═══ Отрывок

Другая важная проблема, которую здесь лишь наметим, — проблема авторского голоса. Если в «Одном дне…» голос автора, отделенный от голоса героя, появляется лишь несколько раз (знаком, указывающим на присутствие авторской точки зрения служит многоточие, которое в начале абзаца вводит голос автора, и оно же в начале одного из следующих абзацев возвращает нас к точке зрения героя): в рассказе о Коле Вдовушкине, занимающемся «непостижимой» для Шухова литературной работой, или о Цезаре, который курит, «чтобы возбудить в себе сильную мысль и дать ей найти что-то», — и каждый раз это выход за пределы понимания или осведомленности героя. При этом конфликта точек зрения автора и героя нет. Это особенно заметно в авторском отступлении об обедающем кавторанге: «Он недавно был в лагере, недавно на общих работах. Такие минуты, как сейчас, были (он не знал этого) особо важными для него минутами, превращавшими его из властного звонкого морского офицера в малоподвижного осмотрительного зэка, только этой малоподвижностью и могущего перемочь отвёрстанные ему двадцать пять лет тюрьмы», сменяющемся обычной несобственно-прямой речью: «А по Шухову, правильно, что капитану отдали. Придёт пора, и капитан жить научится, а пока не умеет». Авторское побочное замечание о Буйновском: «Он не знал этого…» — противопоставляет капитана одновременно общему знанию и автора, и Шухова.
В сценарии авторский голос имеет иную функцию. Здесь важно не совмещение или, напротив, различие видения-знания автора и героев (в «фильме» автор как бы видит-рассказывает все происходящее перед ним), а общая точка зрения автора и условного зрителя. Поэтому автор вглядывается в картину, как вглядывается в нее сидящий в зале, подбирает более точные слова, уясняет дело для себя и нас: «И вдруг из крайнего ряда — здоровенный парнюга с глупым лицом — нет, с лицом затравленным! — нет, с обезумевшим от ужаса! <…>». Под дулами автоматов люди падают на дорогу: «<…> может, и убило кого?» — незнание и напряженное ожидание объединяют повествователя и читателя. И общей становится фольклорно-песенная тональность переживания: «Как ветер кладет хлеба — так положило волной заключённых. В пыль! на дорогу! (может, и убило кого?) Все лежат!»
Но если важно установить общее авторско-читательское поле эмоционального напряжения, то еще более важно увидеть то, что происходит, как с тобой, вернее с нами происходящее: «<…>Летят мотоциклы. Их восемь. Сзади каждого — автоматчик. Все на нас! <…> Разъезжаются вправо и влево, чтоб охватить нас кольцом.
Бьют. Здесь, в зрительном зале, бьют!» (курсив мой. — Т.В.)

══════

**Задание A:**
Выпишите из перечня все строки, где встречается слово "blurred".

═══ Исходные данные

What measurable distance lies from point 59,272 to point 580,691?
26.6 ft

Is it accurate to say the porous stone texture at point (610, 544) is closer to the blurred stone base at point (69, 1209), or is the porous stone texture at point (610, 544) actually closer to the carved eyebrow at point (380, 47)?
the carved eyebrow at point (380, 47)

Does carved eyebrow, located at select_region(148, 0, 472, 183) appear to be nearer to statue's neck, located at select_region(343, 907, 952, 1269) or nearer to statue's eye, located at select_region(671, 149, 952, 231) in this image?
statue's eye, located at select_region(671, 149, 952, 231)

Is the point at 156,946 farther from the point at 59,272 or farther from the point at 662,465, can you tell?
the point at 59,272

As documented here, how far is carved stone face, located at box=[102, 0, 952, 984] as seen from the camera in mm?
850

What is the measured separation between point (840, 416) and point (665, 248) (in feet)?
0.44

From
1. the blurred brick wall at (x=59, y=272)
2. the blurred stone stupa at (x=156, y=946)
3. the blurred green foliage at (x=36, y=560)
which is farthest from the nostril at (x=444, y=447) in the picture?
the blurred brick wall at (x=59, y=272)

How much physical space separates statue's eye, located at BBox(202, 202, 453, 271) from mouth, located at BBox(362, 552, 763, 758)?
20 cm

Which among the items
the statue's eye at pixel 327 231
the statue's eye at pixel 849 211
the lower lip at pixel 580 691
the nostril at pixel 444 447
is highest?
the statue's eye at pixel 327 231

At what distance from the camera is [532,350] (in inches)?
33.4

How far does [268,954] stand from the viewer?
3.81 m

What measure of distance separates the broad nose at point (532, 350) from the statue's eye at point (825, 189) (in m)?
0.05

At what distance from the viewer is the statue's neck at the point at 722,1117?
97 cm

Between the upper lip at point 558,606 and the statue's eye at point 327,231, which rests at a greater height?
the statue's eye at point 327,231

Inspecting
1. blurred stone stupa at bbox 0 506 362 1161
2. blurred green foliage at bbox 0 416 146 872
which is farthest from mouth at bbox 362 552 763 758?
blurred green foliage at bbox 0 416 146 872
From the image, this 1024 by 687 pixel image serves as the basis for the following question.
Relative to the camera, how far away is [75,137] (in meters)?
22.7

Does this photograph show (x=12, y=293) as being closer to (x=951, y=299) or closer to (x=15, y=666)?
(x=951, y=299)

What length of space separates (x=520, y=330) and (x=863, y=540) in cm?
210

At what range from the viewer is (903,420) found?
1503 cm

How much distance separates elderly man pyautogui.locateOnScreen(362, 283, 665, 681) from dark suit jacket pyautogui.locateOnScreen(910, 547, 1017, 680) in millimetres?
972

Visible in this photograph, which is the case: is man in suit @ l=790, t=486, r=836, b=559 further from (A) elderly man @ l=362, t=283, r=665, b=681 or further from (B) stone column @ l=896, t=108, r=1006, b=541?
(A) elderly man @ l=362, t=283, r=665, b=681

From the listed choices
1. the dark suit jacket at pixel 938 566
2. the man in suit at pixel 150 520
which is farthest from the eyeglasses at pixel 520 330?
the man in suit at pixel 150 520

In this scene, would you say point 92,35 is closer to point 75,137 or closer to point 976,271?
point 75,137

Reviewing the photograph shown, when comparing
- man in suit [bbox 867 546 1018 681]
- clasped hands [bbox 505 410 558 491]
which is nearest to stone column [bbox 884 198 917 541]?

══════

**Задание B:**
Перескажите отрывок об авторском голосе выше в двух предложениях.

**Ответ A:**
Is it accurate to say the porous stone texture at point (610, 544) is closer to the blurred stone base at point (69, 1209), or is the porous stone texture at point (610, 544) actually closer to the carved eyebrow at point (380, 47)?
1. the blurred brick wall at (x=59, y=272)
2. the blurred stone stupa at (x=156, y=946)
3. the blurred green foliage at (x=36, y=560)
the blurred brick wall at (x=59, y=272)
1. blurred stone stupa at bbox 0 506 362 1161
2. blurred green foliage at bbox 0 416 146 872
blurred green foliage at bbox 0 416 146 872

**Ответ B:**
В «Одном дне…» голос автора, отделенный от голоса героя, появляется лишь несколько раз, каждый раз выходя за пределы понимания или осведомленности героя, однако конфликта точек зрения автора и героя нет. В сценарии авторский голос имеет иную функцию: важна общая точка зрения автора и условного зрителя, поэтому автор вглядывается в картину, как сидящий в зале, и происходящее видится как происходящее с нами.